Uit de bemonstering van de bivakmuts is een DNA-mengprofiel verkregen van minimaal drie personen, van wie zeker één man. Na vergelijking met het DNA-profiel van de verdachte is door het TMFI geconcludeerd dat de verdachte één van de donoren hiervan kan zijn. Het TMFI heeft geconcludeerd dat de resultaten van het onderzoek
zeer veelwaarschijnlijker (10.000-1.000.000) zijn wanneer deze bemonstering DNA bevat van de verdachte en twee onbekende, niet verwante personen dan wanneer deze DNA bevat van drie onbekende, niet verwante personen.
De rechtbank stelt vast dat deze resultaten in extreem sterke mate er op wijzen dat de op de sjaal en de bivakmuts aangetroffen DNA-profielen zijn veroorzaakt door de verdachte. Verder stelt de rechtbank vast dat de verdachte, gelet op zijn eigen verklaring hierover bij de politie, ook qua postuur en lengte past in de gegeven signalementen en dat zijn schoenmaat overeen komt met die van de aangetroffen schoenen.
Deze feiten en omstandigheden, in onderlinge samenhang bezien, zijn in sterke mate redengevend voor de betrokkenheid van de verdachte bij de overval. De verdachte heeft hierover niet bij de politie, maar evenmin op de zitting een verklaring gegeven. Een redelijke verklaring van hem die de genoemde redengevendheid ontzenuwt, ontbreekt dus.

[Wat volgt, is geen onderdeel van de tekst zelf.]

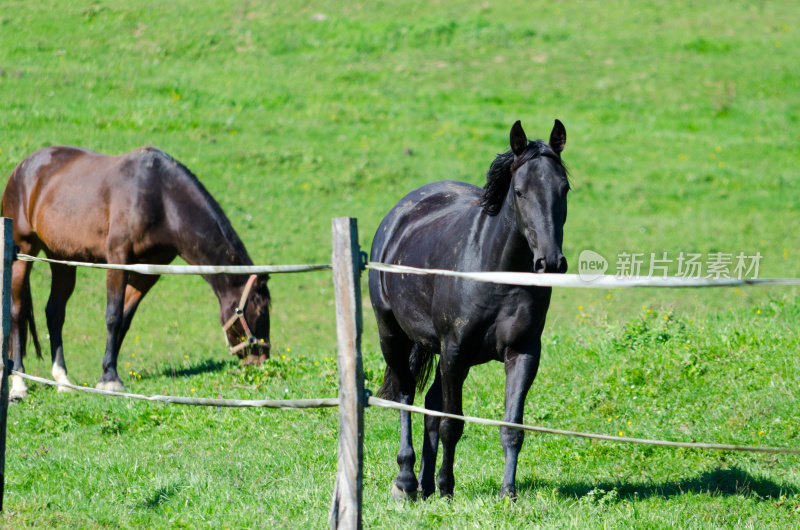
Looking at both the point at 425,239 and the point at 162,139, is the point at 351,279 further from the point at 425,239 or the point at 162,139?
the point at 162,139

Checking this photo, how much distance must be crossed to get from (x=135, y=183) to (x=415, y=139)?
1049 centimetres

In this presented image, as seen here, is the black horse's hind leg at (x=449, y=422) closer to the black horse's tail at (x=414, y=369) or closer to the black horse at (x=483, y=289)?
the black horse at (x=483, y=289)

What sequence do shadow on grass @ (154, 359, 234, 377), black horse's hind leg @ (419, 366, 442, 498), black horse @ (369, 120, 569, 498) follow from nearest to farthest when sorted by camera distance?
black horse @ (369, 120, 569, 498)
black horse's hind leg @ (419, 366, 442, 498)
shadow on grass @ (154, 359, 234, 377)

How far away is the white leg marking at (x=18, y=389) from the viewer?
8469mm

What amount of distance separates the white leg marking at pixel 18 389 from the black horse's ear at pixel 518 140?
620 cm

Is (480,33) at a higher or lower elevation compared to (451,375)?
higher

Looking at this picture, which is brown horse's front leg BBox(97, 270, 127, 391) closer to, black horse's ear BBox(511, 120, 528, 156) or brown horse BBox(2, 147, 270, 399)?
brown horse BBox(2, 147, 270, 399)

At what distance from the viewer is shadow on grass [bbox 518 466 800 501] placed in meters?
4.93

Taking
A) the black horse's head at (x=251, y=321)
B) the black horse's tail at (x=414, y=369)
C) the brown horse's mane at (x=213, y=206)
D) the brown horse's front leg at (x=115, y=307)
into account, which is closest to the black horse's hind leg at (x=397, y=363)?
the black horse's tail at (x=414, y=369)

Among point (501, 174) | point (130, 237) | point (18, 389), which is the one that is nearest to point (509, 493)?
point (501, 174)

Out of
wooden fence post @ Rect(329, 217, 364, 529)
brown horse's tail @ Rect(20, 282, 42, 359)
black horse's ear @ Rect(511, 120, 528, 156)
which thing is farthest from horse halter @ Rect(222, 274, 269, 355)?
wooden fence post @ Rect(329, 217, 364, 529)

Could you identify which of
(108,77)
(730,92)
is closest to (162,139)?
(108,77)

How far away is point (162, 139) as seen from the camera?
17.7 metres

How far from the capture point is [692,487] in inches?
202
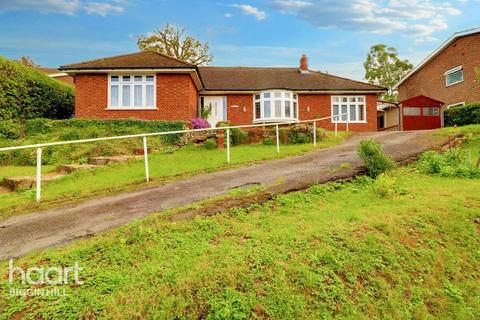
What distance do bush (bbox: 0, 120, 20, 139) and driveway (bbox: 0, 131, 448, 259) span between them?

Gelet hierop acht de rechtbank wettig en overtuigend bewezen dat de verdachte de onder 1 ten laste gelegde gewapende overval heeft gepleegd. Deze overval is te kwalificeren als afpersing omdat de verdachte door geweld en bedreiging met geweld de aangeefster heeft gedwongen tot afgifte van het geldbedrag.
Gelet op het voorgaande is ook bewezen dat de verdachte een vuurwapen met munitie voorhanden heeft gehad, zoals onder 2 ten laste is gelegd.